**Directive**
Write out the items from the line with "Gold cream pearl" to the line with "Rolex Cosmograph New", changing "Purple" to "Green" and keeping everything else the same. Leave out the pictures.

**Task data**
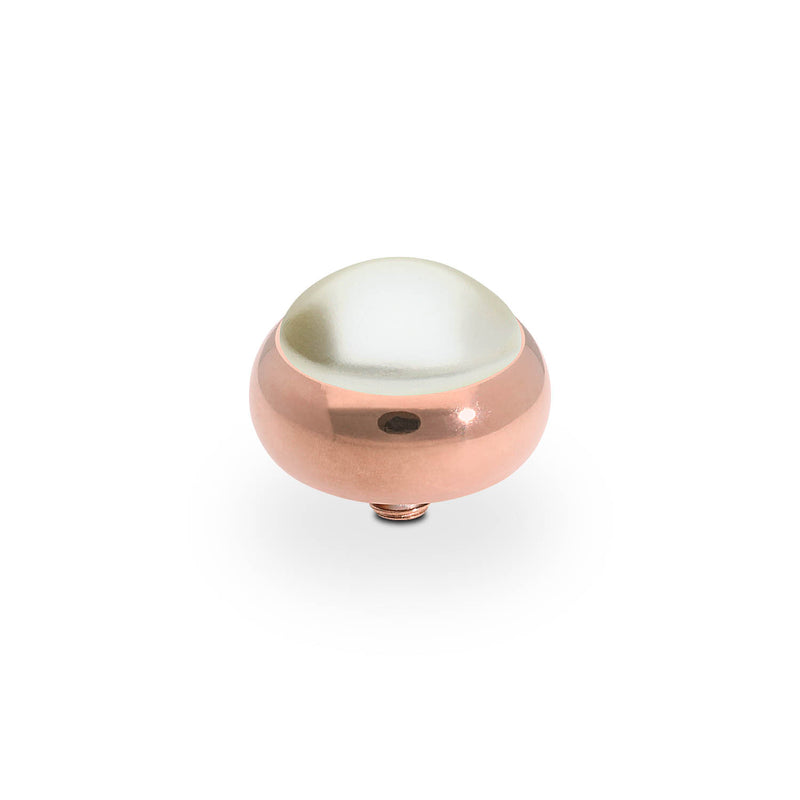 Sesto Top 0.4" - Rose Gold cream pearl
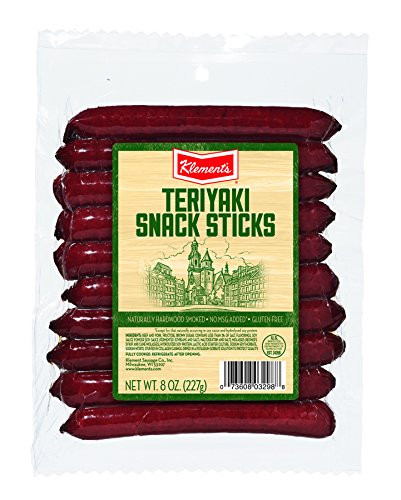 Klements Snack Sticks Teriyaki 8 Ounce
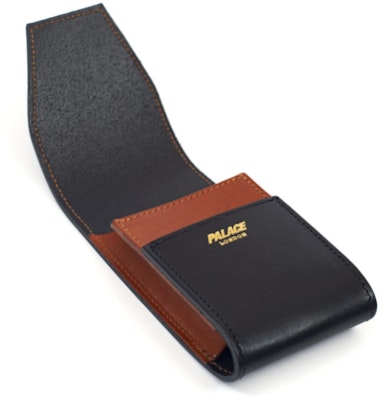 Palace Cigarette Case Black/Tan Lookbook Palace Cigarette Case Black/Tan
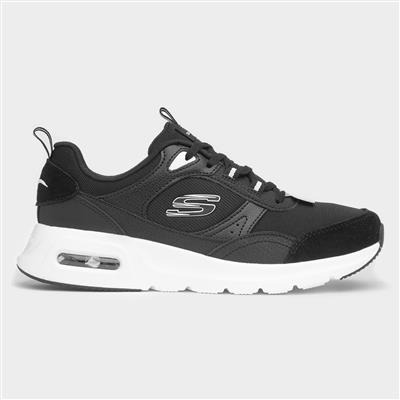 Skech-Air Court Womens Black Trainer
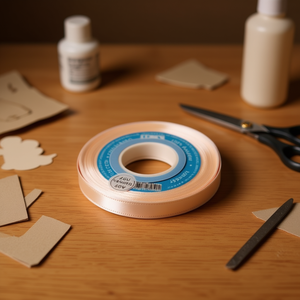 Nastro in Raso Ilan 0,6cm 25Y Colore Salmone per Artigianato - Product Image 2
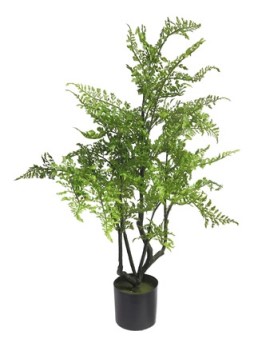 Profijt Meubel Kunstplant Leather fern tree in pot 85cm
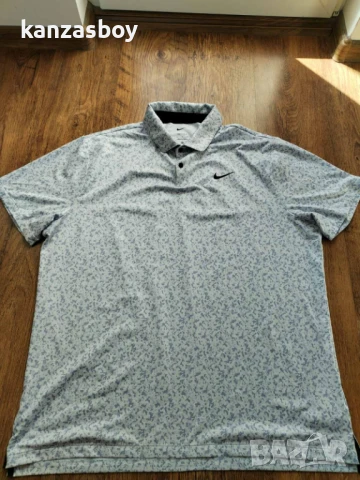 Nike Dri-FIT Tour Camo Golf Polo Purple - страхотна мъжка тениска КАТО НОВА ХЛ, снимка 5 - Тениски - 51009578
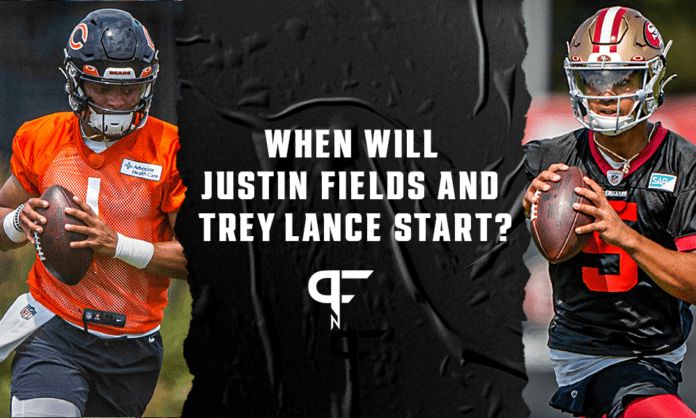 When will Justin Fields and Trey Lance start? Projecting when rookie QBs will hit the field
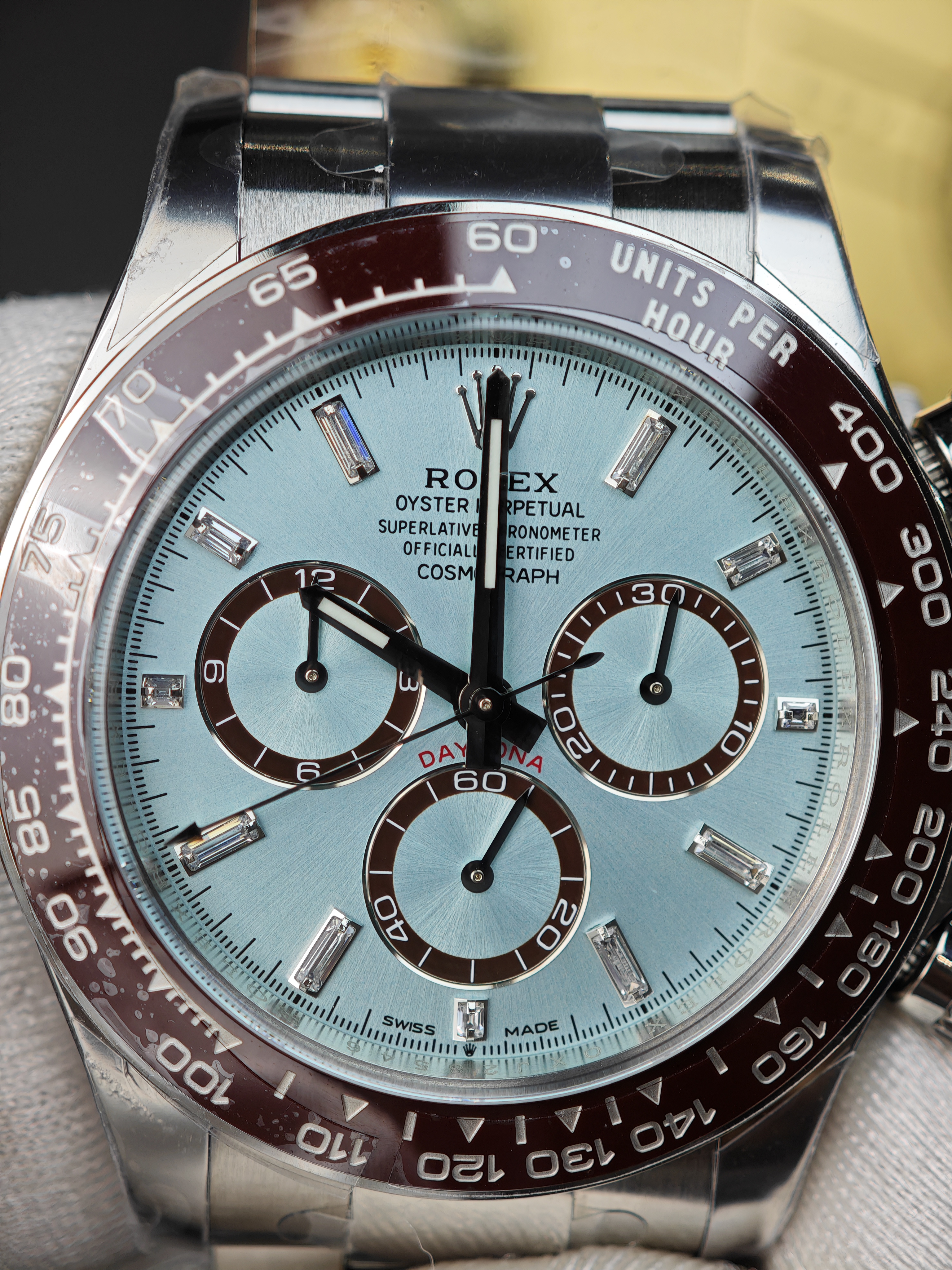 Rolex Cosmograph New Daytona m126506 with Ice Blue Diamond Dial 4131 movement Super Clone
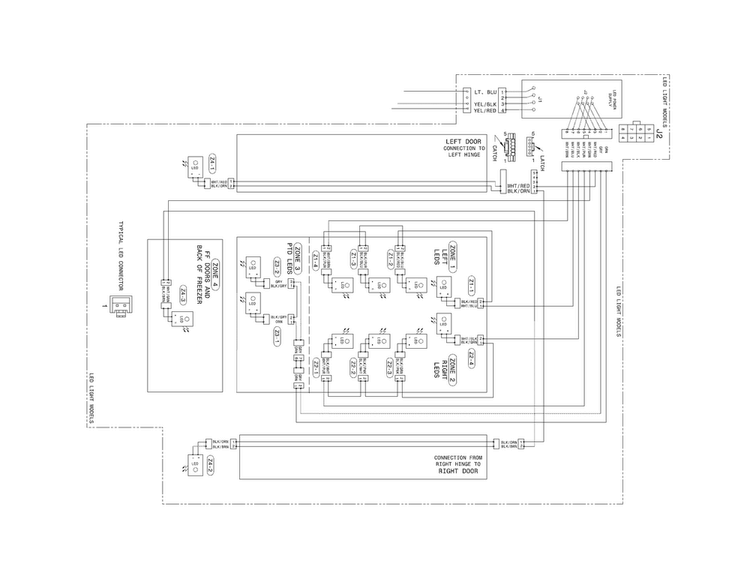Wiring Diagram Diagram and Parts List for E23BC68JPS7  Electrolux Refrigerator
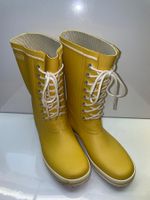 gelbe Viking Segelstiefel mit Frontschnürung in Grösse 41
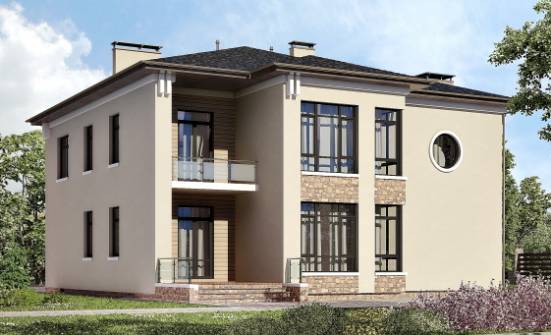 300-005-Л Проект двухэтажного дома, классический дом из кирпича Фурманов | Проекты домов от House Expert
---
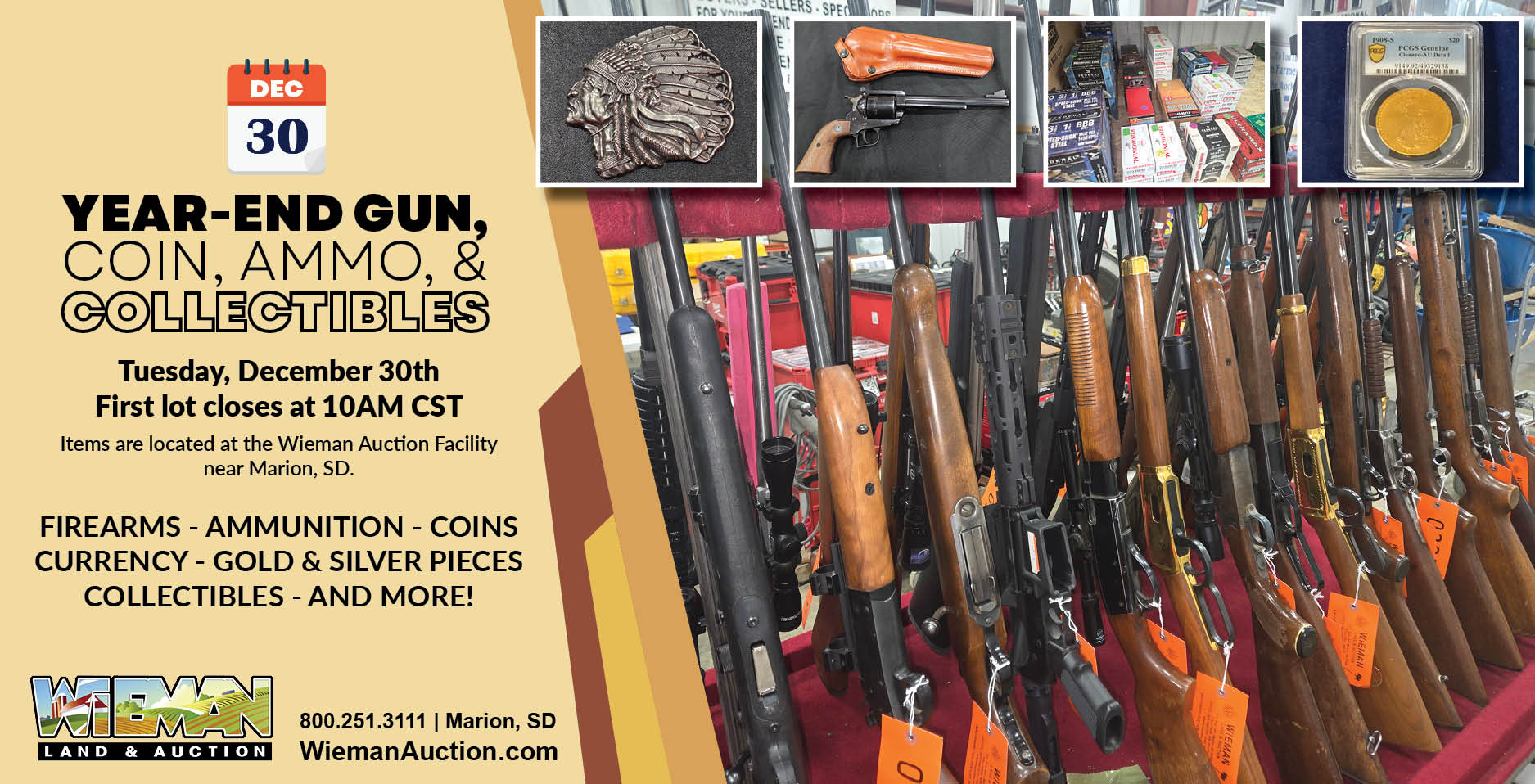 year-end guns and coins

**Result for this task**
 Sesto Top 0.4" - Rose Gold cream pearl
 Klements Snack Sticks Teriyaki 8 Ounce
 Palace Cigarette Case Black/Tan Lookbook Palace Cigarette Case Black/Tan
 Skech-Air Court Womens Black Trainer
 Nastro in Raso Ilan 0,6cm 25Y Colore Salmone per Artigianato - Product Image 2
 Profijt Meubel Kunstplant Leather fern tree in pot 85cm
 Nike Dri-FIT Tour Camo Golf Polo Green - страхотна мъжка тениска КАТО НОВА ХЛ, снимка 5 - Тениски - 51009578
 When will Justin Fields and Trey Lance start? Projecting when rookie QBs will hit the field
 Rolex Cosmograph New Daytona m126506 with Ice Blue Diamond Dial 4131 movement Super Clone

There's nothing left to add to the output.